L’ ultimo tassello lungo una strada che la civiltà occidentale ha imboccato con decisione negli ultimi anni: il riconoscimento dei diritti delle coppie omosessuali e, in primo luogo, del loro diritto a unirsi in un vincolo riconosciuto dallo Stato. Le democrazie occidentali sono ormai in gran parte orientate a riconoscere questo diritto come espressione del fondamentale principio di uguaglianza e del divieto di discriminazione delle persone sulla base del loro sesso, delle loro opinioni e della loro condizione.
La politica, la buona politica, sa vedere come cambia la civiltà, come si sviluppa il pensiero della gente. Sa leggere le linee del cambiamento, sa guidarlo, prevenirlo, orientarlo. In una parola, sa governare il cambiamento. Ebbene, non dovrebbe essere difficile cogliere che anche in Italia – e non solo in tutti gli altri Stati con cui siamo abituati a confrontarci – il sentire comune non ritiene più che sia giusto negare alle coppie omosessuali il diritto di formare una famiglia riconosciuta dallo Stato. Lo dicono le sentenze della Cassazione e lo registrano i sondaggi di opinione, che non dovrebbero solo indicare ai politici le variazioni nel loro consenso elettorale, ma dovrebbero essere uno strumento per capire la società che cambia. Gli italiani non sembrano favorevoli all’introduzione del matrimonio omosessuale: la parola «matrimonio» ha per noi un significato, anche religioso, che pare incompatibile con l’unione di due persone dello stesso sesso. Al contrario nulla impedisce di creare un istituto familiare che consenta alle coppie omosessuali di formalizzare la loro unione all’interno di una cornice giuridica certa che attribuisca loro diritti sovrapponibili a quelli dei coniugi eterosessuali. Lo si è fatto in Germania, lo si è fatto in Inghilterra e in un gran numero di altri paesi. In Italia la politica ne parla da anni, proponendo formule anche inutilmente complicate, ma passare dalle parole ai fatti sembra troppo difficile anche quando non si tratta di rispettare i vincoli di bilancio.

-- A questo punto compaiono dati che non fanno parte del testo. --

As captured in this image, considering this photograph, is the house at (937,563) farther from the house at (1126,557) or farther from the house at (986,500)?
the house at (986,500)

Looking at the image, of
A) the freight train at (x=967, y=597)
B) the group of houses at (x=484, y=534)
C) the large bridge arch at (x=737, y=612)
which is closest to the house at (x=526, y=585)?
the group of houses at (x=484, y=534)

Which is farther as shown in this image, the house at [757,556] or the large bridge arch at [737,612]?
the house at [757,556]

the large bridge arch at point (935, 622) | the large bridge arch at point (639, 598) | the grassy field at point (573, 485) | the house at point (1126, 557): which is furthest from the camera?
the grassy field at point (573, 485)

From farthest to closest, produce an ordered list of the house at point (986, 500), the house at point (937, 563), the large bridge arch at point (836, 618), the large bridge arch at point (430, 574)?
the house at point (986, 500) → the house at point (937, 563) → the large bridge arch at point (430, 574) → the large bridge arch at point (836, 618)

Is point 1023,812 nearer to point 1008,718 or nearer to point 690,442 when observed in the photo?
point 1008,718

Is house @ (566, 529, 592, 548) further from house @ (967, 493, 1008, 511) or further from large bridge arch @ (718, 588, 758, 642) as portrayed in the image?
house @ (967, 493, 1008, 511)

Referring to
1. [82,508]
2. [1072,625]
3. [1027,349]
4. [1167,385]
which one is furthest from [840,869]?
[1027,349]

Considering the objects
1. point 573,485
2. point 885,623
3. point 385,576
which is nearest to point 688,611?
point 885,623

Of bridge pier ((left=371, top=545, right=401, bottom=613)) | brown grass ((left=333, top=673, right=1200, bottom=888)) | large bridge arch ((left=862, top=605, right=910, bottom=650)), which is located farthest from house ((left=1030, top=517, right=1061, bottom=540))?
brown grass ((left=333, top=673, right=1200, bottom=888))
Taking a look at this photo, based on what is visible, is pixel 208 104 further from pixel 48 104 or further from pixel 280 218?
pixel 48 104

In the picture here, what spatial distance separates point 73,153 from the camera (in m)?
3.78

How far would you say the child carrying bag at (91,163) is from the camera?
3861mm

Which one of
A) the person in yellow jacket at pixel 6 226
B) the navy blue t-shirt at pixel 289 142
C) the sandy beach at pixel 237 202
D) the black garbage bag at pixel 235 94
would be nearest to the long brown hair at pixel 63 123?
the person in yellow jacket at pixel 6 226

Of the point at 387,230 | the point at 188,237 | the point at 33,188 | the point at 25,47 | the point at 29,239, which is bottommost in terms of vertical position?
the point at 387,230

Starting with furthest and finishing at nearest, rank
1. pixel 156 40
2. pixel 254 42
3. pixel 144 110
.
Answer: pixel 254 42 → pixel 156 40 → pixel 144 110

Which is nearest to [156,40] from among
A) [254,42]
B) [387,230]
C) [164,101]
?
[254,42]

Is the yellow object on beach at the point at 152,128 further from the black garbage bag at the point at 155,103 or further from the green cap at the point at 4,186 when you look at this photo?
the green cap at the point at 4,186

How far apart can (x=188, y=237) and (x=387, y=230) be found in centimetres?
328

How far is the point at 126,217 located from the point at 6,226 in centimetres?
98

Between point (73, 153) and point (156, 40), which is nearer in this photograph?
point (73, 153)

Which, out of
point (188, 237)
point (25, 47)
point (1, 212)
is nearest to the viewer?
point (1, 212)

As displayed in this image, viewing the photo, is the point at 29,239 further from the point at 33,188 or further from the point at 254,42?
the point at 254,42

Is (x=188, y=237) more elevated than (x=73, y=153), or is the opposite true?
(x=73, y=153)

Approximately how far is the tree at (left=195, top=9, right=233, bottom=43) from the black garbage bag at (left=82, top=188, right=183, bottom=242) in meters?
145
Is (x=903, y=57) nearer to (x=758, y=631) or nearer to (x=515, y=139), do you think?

Il «Governo del fare» proponga un disegno di legge e il Parlamento lo approvi rapidamente, altrimenti la gente penserà che la politica sia solo capace di imporre sacrifici economici e non si occupi della società. Diversamente, di fronte all’inerzia del legislatore, interverranno ancora una volta i giudici. La Cassazione e la Corte Costituzionale hanno infatti da qualche anno iniziato a seguire una giurisprudenza sempre più aperta al riconoscimento dei diritti delle nuove famiglie. Non è lontano il momento in cui anche la nostra Corte Costituzionale, pur ribadendo che è legittimo che il matrimonio possa essere celebrato solo fra persone di sesso diverso, sarà costretta ad affermare che è contrario al principio di uguaglianza il fatto che non sia riconosciuta alle coppie omosessuali la possibilità di contrarre una unione civile. Sarebbe l’ennesima sconfitta della politica, vittima della propria inerte incapacità di guidare i cambiamenti.